● Text passage
This has been a year for cutting up days and attempting to hammer them into some sort of framework for the priorities wrestled and pinned down for now. I am learning to accept that having a framework is enough because things are going to change. In the effort to get time to cooperate I have had to piece together a plan, rip it apart and piece it together again. I know with certainty it will have to be altered again, but I have learned a few things during these frustrating attempts to find a practical rhythm for the people I love and the work I do.
1. Our use of time is meant to be shaped by the priorities we set. It was encouraging when I heard a well known female Bible teacher say we are doing something wrong when we don't have time to be in the Word. She also said getting enough sleep and eating well are essential. I just rode that train all the way into the station.
2. It is absolutely right and good that I have time for basics and do them reasonably well: cooking, grocery shopping, menu planning, cleaning the house, getting together as a family, devotions, exercise, etc. I do accept the fact that an emergency will change this for a period of time, but we are not usually stuck in a lifetime emergency; though many live and drive like everything is urgent.
3. Setting boundaries around determined priorities means I will often have to say “no” to some really good things. In her book, The Soul Tells A Story, Vinita Hampton Wright pens, “. . . there are times when, for the sake of loving others well, your creativity will have to wait.” There are also times when I must use my creativity to serve a specific need and I may not meet my own deadline for the other creative work I have been given to do. Christine Valters Paintner, author of the Artist's Rule, writes “Every time we say 'yes' to something in our lives, we are also saying (often unconsciously) 'no' to something else. In other words, each time we commit energy to projects or people, we take energy away from something else. When we bring conscious awareness to this truth, we can commit with more intention.”
4. How I am hard-wired determines how much I can cram into my life. For instance I am a highly sensitive introvert. (To find out if you are a highly sensitive person check out http://www.hsperson.com/). I am a counselor and writer; my work requires a lot of creative energy, so I get tired even when the work day is short. I tend to need more alone time than many people, and I need quiet time to think and putter around our home. It has not always been easy to accept these things about myself in a world driven by high octane doers, but this is who I am.

● Source material

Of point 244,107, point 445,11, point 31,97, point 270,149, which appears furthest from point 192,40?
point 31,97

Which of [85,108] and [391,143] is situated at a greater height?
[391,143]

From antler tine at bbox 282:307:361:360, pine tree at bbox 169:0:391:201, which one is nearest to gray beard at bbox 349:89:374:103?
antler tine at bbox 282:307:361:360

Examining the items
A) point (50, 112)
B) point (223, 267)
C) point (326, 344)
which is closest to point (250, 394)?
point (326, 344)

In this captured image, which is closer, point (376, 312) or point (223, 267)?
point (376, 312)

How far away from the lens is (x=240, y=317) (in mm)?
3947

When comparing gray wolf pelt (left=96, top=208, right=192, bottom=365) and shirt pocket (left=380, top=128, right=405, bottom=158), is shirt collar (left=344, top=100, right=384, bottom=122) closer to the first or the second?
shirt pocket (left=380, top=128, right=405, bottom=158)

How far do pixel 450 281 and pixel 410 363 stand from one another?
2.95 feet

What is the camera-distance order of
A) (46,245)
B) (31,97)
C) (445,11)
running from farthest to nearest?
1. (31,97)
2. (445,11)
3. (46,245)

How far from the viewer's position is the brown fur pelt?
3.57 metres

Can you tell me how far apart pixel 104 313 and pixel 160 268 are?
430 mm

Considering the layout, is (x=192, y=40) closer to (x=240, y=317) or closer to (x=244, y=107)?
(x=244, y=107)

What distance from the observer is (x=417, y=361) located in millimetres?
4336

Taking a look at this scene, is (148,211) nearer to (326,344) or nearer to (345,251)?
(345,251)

● Assignment A
In the essay on time and priorities, why does the narrator get tired even on a short work day? Answer in one to three sentences.
● Assignment B
Answer these questions from the essay on time and priorities, one answer per line, marked the same way:
(i) Besides time in the Word, what did the Bible teacher call essential?
(ii) What is the title of Vinita Hampton Wright's book quoted in the essay?
(iii) According to the essay, what does each commitment of energy to projects or people do?
● Assignment C
Write the next part of the essay on time and priorities, picking up after its final sentence.
The material after the essay on time and priorities is separate from it.

● Expected answer A
The narrator is a counselor and writer, and that work requires a lot of creative energy. That is why the tiredness comes even when the work day is short.

● Expected answer B
(i) Getting enough sleep and eating well.
(ii) The Soul Tells A Story.
(iii) It takes energy away from something else.

● Expected answer C
Determining priorities and building a schedule based on understanding of how God made me helps me make better decisions about the things I need to make room for in my life or the things I need to let go. Just last week I faced this challenge when I had to choose between writing for the new blog or doing a creative act of service for a young father battling cancer. I chose the creative act of service, knowing it was the right thing to do. There were moments when I felt bad about not getting the blog written, but remembering the words of writers Vinita Hampton Wright and Christine Valters Paintner helped me fight off unjustified guilt. It was the “yes” thing to do and it gave me joy to participate in a creative project meant to encourage and comfort a man and his family.
There are people who manage to keep a pretty tight schedule, but mine tends to get bent out of shape a bit and then I have to take some time to reign it in. Each of us has our own limits for various reasons. I hope you will learn about and accept how you are wired and then build in pauses as needed. We were made for pauses. A pause can be a day of rest or it can be a break between projects. I do not believe putting in more hours makes one more valuable, just less connected to the heart. So if you are feeling a bit harried, get on your knees, make a blueprint and hammer your priorities into a viable schedule. And pause.